McCain had won the election and was being sworn in, and Sarah Palin and her husband were sitting near the podium and gazing adoringly at McCain. As McCain started to speak, Palin turned her head and looked out at the assembled crowd on the Mall, smiled, and slowly hitched up her skirt to reveal…well, it was very "Basic Instinct". 

Yes, yes, creepy, and sort of symbolic – – and it got me thinking about human symbols and hollow meaning. And about Sarah Palin as kitsch.

When Palin was led onto the national stage, I was in we-are-not-amused-Toronto, Canada. When Palin was led offstage (literally, by Governor Rick Perry of Texas, at the Republican Governors Conference), I was in we-friggin'-love-guns-and-hate-Government-Rachel, Nevada. There is not much to Rachel, but what is there is pungent. This tiny town in the Nevada desert borders the boundary line of Area 51 (they have maps) and the only bar in Rachel has walls hung with photos of UFOs (they have been seen) and art about the connection between alien life and dolphins (they know things).

The refrigerator cabinet behind the bar is covered with anti-Clinton, anti-Government, pro-gun, pro-Bush bumper stickers. While there, we were advised by the barkeep that although my husband and I were feeling sick, we ought not to get flu shots, because the government makes those shots and who knows whats really in them? Over breakfast, a local patron exclaimed that the bailout was a crock and those government people should have just given each and every one of us $100,000 to do whatever we damn well liked. One got the sense that anything outside of Rachel was just not to be trusted, or possibly not even real, as defined by Rachel-ites. I felt like I was in the pub scene in "American Werewolf in London" and at any moment someone was going to quietly advise us to stay off the moors.

What I realized later was that Rachel was, like Palin, a pure melodramatic entity. And the sense of personal dislocation I felt there was similar to the sense of confusion I felt anytime I heard Palin make a speech…it was as if the drama of the inner life of these citizens, or of Palin herself, supersede that of all others, and of any other experience of reality at any time in history. 

In Peter Brooks' excellent book The Melodramatic Imagination (on the evolution of melodrama in modern literature and theater) he explains that as "the modern politics of created charisma – – inevitably a politics of personality – – and self-conscious enactments must imply, we are within a system of melodramatic struggle, where virtue and evil are fully personalized. Rarely can there be the suggestion of illumination and reconciliation in terms of a higher order of synthesis. It is indeed struggle alone that matters: the modern political leader is obliged to posit continuous battle with an enemy." Which is exactly how I imagine McCain and Palin perceive of themselves (and in contrast to the no-drama-Obama meme) not just on the campaign trail, but all the time, even when they are just sitting at the bar talking about…the flu.

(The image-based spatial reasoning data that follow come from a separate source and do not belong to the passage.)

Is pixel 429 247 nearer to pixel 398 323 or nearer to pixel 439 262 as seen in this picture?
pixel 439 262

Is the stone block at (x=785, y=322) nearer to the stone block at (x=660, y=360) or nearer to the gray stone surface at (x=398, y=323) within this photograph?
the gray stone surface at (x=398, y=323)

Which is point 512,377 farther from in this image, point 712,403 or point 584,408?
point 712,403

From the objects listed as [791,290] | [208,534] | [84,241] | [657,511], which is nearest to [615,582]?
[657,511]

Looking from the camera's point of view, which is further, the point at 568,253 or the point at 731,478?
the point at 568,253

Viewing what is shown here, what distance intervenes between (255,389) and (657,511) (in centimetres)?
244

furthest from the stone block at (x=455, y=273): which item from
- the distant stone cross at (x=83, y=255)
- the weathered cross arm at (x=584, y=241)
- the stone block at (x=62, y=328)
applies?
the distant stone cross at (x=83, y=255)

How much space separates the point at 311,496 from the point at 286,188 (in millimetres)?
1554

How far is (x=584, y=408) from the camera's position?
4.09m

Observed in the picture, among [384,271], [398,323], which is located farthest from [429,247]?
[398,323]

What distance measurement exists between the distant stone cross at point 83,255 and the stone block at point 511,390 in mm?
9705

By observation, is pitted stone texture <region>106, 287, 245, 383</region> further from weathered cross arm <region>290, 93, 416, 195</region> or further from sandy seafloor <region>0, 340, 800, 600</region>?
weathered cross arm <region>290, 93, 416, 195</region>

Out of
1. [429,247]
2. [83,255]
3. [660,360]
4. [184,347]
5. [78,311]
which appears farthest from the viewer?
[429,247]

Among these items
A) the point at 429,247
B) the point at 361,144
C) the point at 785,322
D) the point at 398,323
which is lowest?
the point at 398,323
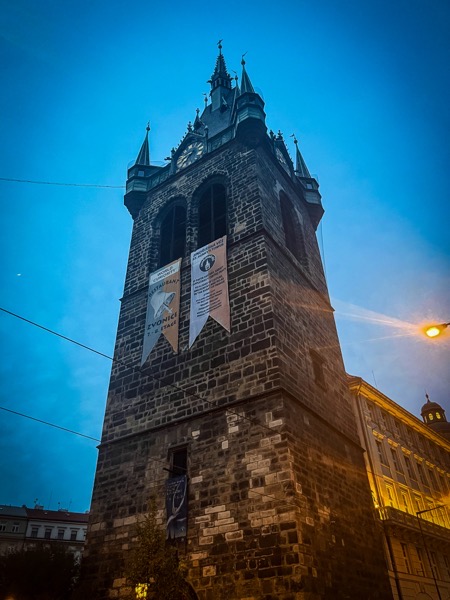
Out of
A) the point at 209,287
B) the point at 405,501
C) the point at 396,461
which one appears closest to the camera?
the point at 209,287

Certainly Palin's loyal fans and event attendees perceive of themselves as being in an ongoing battle against socialist-terrorist-abortion-loving-communists. And, since it is being in the struggle that matters, they did not seem engaged in reconciling contradictions or even disparate ideas through any form of synthesis. What they know is what there is to know, and it is true because they have personally felt it to be true. The scope of their beliefs is encompassed in transcendent personal experience. Palin has said as much about her faith, and about leaving future decisions about her political life in her (not the, not ours, not yours) creator's hands.

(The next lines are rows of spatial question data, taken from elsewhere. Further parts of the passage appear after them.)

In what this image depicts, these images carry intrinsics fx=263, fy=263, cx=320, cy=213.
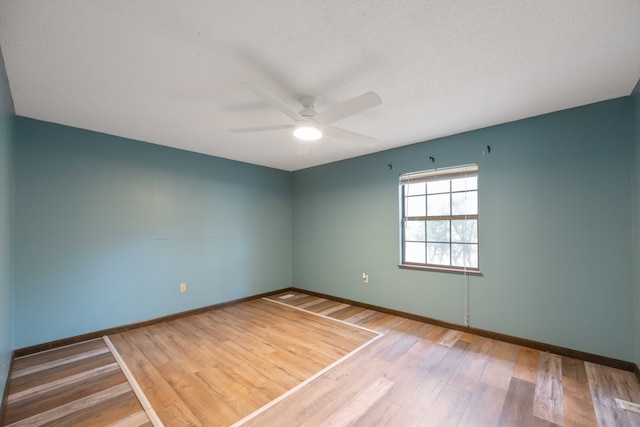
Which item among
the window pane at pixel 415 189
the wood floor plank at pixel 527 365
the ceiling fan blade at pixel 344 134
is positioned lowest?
the wood floor plank at pixel 527 365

And this brings me back to the idea of kitsch and how what we have all just lived through on the political stage seems to me to have been a struggle between the value of the real and the value of the sentimental. To my mind, enacted melodrama is the cousin of visual kitsch. Art that is kitsch has been described variously as sentimentalized, common, tacky, crass, eminently marketable work that is not ironic, and does not promote analytical thought. Kitsch allows personalized virtue to be presented in a pure visual form.

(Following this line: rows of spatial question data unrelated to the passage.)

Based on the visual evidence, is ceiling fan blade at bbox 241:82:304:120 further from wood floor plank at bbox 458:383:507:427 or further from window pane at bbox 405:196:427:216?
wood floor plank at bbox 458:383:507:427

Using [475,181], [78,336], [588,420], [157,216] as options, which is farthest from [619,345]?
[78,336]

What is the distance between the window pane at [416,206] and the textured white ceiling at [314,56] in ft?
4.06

Kitsch is self-defining and self-completing; it is a kind of marker in visual history that is not in dialogue with any other creative expression. Though she was silent in my dream, verbally Sarah Palin is certainly melodramatic. And visually (consistently) she is a self-contained marker of an ideal of male-defined, outwardly virtuous femininity, in high heels and skirts. And possibly not much else.